ORAISON FUNEBRE
Mesdames et Messieurs,
Blaise Pascal a dit: » la dernière étape de la raison, c’est de reconnaître qu’il y a une infinité de choses qui la dépassent. » Si les naturels peuvent nous dépasser, que peut-on dire des surnaturels ? Que dirons-nous de la mort ? Que dirons-nous du départ sans retour de notre Grand Maître ?
J’ai longtemps hésité à m’imposer l’observance du protocole pour la présentation de ce mot. La raison en est simple : celui à qui il est destiné a vécu en homme libre et affranchi. Libre et affranchi des clivages. Libre et affranchi des idées reçues. Libre et affranchi des préjugés. Libre et affranchi de la servitude. Libre et affranchi des protocoles rétrogrades.
Oui, l’un des Panthéons du patrimoine savant de notre Pays, le grand arbre, havre de paix sur lequel la grande famille YOKO, le Cabinet YOKO, la communauté universitaire, la province de Lomami, la République Démocratique pour ne citer que ça s’accrocher vient de s’écrouler,
J’ai donc voulu m’exprimer comme lui, en suivant la voix que tracent mes souvenirs étalés sur plus de 10 ans passés aux côtés du Grand Maître. Mais, pour ceux qui connaissent à peine Maître YOKO, m’entendre l’appeler « Grand Maître », une appellation qui résume toute une école, est une doctrine qui s’articule autour de la conviction qu’il est possible de vivre heureux sans noyer son prochain et d’accepter encaisser les coups sans se venger et de continuer toujours à ouvrir la main pour accorder en venir toujours à celui dont il subir les coups.
Ce grand personnage, rien ne peut égaler à la place qu’il a occupé dans ma vie depuis plus de dix ans, lorsque j’arrivais au Cabinet Yoko & Associés, mince et démuni sans savoir ce que j’allais devenir dans la vie, il m’avait ouvert la porte avec bienveillance, son esprit convivial m’a rapidement valu ce surnom de « prokat », que je porte encore aujourd’hui fièrement. Avec du recul, je réalise que s’il m’appelait ainsi, c’était pour me rapprocher de lui afin de m’ôter tout complexe dans ce timide contact que je m’apprêtais à établir avec la dure profession d’avocat.
Cette profession, je l’ai abordée là où il fallait que je l’amorce. Mon formateur éclairé a tout de suite compris qu’il fallait me former à l’écriture juridique. J’étais ainsi propulsé dans l’équipe de rédaction des actes législatifs et réglementaires appelés à accompagner la réforme de l’Administration publique sous l’égide de la CMRAP et du PRCG.

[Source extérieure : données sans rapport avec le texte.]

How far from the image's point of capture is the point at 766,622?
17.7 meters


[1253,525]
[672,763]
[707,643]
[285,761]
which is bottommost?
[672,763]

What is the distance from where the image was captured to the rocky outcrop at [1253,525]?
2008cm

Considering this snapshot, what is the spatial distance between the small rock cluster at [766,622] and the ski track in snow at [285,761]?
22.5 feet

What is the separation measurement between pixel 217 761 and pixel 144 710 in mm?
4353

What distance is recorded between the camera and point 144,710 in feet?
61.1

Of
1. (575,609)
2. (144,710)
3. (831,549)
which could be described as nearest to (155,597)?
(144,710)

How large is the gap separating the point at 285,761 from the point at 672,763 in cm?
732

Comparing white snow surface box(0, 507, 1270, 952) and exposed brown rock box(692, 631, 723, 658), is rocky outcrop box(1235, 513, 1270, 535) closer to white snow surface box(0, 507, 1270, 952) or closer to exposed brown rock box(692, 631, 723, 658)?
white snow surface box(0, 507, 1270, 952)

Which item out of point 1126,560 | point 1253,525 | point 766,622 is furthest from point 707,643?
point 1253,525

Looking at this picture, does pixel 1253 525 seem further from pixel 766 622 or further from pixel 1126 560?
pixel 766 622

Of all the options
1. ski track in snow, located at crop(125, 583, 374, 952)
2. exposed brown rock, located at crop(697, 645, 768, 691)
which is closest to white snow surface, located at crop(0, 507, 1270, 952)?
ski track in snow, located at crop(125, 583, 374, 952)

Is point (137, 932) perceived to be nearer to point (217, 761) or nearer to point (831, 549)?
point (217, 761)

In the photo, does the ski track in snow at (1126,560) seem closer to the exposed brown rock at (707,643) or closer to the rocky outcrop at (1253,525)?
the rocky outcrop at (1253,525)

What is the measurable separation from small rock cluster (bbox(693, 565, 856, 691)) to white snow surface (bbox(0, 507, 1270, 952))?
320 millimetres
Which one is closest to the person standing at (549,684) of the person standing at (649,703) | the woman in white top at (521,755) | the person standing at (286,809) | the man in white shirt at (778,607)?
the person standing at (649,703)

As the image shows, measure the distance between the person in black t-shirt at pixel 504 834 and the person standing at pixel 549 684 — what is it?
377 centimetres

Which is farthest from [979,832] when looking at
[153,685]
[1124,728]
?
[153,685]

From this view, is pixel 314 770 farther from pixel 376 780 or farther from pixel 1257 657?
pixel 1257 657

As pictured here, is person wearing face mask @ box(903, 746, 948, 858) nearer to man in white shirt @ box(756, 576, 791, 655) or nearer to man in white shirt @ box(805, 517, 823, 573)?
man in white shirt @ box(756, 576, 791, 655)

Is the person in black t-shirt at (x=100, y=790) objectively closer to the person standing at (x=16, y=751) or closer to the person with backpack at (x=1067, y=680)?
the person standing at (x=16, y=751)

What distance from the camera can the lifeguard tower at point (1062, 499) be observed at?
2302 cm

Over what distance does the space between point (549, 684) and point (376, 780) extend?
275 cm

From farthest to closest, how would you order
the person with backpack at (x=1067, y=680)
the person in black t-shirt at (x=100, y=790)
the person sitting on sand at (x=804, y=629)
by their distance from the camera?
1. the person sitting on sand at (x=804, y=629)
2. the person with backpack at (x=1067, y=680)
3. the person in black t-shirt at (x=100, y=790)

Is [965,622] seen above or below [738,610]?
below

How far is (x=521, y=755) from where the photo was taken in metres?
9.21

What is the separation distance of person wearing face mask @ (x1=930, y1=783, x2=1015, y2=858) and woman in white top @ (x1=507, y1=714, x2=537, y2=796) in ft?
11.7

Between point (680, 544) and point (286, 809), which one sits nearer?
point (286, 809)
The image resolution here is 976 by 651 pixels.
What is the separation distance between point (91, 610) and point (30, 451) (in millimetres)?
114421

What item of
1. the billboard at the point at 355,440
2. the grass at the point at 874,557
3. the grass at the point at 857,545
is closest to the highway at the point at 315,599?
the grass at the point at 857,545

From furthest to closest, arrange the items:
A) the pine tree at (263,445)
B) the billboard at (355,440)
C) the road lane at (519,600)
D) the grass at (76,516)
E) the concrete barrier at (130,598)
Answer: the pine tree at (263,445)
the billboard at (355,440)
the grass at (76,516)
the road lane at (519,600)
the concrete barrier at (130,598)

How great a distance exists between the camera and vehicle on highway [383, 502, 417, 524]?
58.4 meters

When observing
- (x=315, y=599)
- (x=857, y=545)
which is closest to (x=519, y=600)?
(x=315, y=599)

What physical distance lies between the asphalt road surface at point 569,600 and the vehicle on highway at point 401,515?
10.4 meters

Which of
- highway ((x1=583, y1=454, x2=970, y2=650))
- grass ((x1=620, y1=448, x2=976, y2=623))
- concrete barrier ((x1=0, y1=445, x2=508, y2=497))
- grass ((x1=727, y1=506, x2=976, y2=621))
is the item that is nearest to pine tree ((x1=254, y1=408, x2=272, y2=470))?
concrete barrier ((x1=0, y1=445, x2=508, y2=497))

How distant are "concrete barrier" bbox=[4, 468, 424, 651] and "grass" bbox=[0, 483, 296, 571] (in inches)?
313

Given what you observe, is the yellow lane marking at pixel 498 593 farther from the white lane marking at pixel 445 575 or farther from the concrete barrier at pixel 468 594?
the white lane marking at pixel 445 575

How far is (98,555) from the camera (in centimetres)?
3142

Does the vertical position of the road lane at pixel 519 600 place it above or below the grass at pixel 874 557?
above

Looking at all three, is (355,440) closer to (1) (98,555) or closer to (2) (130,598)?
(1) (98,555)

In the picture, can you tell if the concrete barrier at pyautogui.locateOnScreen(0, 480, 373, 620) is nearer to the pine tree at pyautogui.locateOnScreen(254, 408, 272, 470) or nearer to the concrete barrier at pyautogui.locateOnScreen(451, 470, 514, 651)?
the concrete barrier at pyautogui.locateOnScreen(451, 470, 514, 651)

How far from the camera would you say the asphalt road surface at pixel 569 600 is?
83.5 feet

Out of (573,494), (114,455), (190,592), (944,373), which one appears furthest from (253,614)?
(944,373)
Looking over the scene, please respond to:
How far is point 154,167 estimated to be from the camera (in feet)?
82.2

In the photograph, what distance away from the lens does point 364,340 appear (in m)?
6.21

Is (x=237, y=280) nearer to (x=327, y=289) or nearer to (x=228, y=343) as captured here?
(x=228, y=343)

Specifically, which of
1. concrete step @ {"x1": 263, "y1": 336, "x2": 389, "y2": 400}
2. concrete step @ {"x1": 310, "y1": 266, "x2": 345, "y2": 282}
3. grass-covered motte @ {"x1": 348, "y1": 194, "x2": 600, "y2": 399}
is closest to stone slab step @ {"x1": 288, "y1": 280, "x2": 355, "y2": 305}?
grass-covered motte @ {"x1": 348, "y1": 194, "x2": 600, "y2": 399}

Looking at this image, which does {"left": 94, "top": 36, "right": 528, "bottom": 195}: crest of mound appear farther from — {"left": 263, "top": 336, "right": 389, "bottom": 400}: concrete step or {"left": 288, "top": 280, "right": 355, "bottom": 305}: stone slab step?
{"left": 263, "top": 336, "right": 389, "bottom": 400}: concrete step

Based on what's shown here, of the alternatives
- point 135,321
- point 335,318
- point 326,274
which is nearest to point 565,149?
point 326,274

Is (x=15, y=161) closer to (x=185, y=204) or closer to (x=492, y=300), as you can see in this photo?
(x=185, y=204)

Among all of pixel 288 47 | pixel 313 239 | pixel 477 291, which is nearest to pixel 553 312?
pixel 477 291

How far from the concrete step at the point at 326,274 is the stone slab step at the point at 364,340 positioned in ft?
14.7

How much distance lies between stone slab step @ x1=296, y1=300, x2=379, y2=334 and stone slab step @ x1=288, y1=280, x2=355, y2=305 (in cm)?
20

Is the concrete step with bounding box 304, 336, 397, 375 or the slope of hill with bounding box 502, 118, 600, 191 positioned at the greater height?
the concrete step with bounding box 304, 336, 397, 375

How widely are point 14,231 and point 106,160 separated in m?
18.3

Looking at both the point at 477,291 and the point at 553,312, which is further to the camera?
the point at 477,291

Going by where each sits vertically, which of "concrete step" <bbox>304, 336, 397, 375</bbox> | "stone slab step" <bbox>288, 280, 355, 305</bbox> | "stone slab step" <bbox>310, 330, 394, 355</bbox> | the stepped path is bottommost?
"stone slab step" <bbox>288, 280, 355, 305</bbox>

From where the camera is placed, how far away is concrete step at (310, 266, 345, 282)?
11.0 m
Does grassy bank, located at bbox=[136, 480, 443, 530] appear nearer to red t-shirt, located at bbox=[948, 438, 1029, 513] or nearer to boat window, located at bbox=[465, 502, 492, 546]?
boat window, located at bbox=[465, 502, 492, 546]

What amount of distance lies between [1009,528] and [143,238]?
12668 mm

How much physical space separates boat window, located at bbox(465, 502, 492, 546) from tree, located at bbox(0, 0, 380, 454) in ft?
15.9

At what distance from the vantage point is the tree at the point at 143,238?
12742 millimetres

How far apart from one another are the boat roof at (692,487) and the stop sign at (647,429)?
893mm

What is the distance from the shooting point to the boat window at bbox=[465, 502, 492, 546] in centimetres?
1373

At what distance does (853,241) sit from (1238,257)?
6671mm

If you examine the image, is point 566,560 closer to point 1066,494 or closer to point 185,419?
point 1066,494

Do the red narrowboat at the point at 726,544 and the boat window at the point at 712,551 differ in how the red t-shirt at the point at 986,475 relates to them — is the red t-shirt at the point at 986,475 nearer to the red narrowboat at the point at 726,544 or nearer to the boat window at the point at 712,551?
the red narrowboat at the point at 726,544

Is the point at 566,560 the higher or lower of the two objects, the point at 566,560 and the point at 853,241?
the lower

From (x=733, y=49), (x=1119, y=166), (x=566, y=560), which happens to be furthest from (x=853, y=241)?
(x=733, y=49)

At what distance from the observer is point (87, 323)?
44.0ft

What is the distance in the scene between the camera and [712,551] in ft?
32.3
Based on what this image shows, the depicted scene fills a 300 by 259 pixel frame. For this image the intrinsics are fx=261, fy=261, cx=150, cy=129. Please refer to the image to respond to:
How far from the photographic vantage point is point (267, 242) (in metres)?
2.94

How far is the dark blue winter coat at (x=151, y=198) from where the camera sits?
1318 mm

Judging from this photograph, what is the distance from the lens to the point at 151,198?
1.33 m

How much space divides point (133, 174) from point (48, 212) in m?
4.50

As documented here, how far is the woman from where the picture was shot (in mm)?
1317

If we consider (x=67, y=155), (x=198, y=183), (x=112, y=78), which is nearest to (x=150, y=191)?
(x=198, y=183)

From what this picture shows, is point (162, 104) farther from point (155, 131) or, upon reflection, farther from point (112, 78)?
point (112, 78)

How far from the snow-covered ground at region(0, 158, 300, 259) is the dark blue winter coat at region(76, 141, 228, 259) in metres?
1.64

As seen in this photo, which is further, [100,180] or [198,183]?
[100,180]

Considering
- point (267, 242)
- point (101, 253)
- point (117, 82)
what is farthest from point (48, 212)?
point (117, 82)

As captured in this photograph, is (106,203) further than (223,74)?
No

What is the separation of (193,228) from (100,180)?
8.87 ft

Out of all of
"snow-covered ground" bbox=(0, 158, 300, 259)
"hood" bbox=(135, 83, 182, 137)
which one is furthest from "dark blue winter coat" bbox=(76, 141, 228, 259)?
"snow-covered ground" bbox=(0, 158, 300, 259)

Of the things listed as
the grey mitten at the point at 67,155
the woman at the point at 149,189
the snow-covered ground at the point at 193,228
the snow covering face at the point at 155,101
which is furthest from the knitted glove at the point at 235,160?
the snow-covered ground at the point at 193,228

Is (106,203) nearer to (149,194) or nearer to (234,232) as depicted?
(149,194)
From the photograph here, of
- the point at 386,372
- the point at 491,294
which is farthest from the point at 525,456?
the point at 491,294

Comme à chaque fois, le travail s’accompagnait de provision suffisante pour me permettre d’affermir mes connaissances en légistique tout en ayant la garantie de vivre. Pour nombreux qui regardaient cette scène de loin, on ne pouvait pas appeler ça travail. A la limite, c’était un passe-temps, une sorte de stage prolongé, un chômage déguisé. A l’arrivée, il n’en a jamais été le cas. Il faut connaître notre profession. Il faut la tâter, l’appréhender pour se vider de toutes les appréhensions et en avoir la bonne compréhension. A mes yeux, nul, mieux que Maître Yoko n’a eu la mesure de ce qu’est le ministère de l’avocat. Devenu ministre et ambassadeur, il n’a pas envié la prestigieuse appellation d’Excellence. Devenu Député, il n’a pas adopté la belle appellation d’Honorable. Il a signé tous ses documents officiels comme « Maître Yoko », soulignant à l’encre indélébile que la profession d’avocat valait bien tout l’or du monde. Aucune promotion d’étudiants n’est passée entre ses mains sans l’entendre encenser notre profession, dont il vantait la noblesse. On en trouve peu de ses étudiants qui soient devenus avocats sans devoir leur passion pour l’art de plaider au désir de ressembler à leur professeur de Droit diplomatique ou de Déontologie des fonctionnaires internationaux.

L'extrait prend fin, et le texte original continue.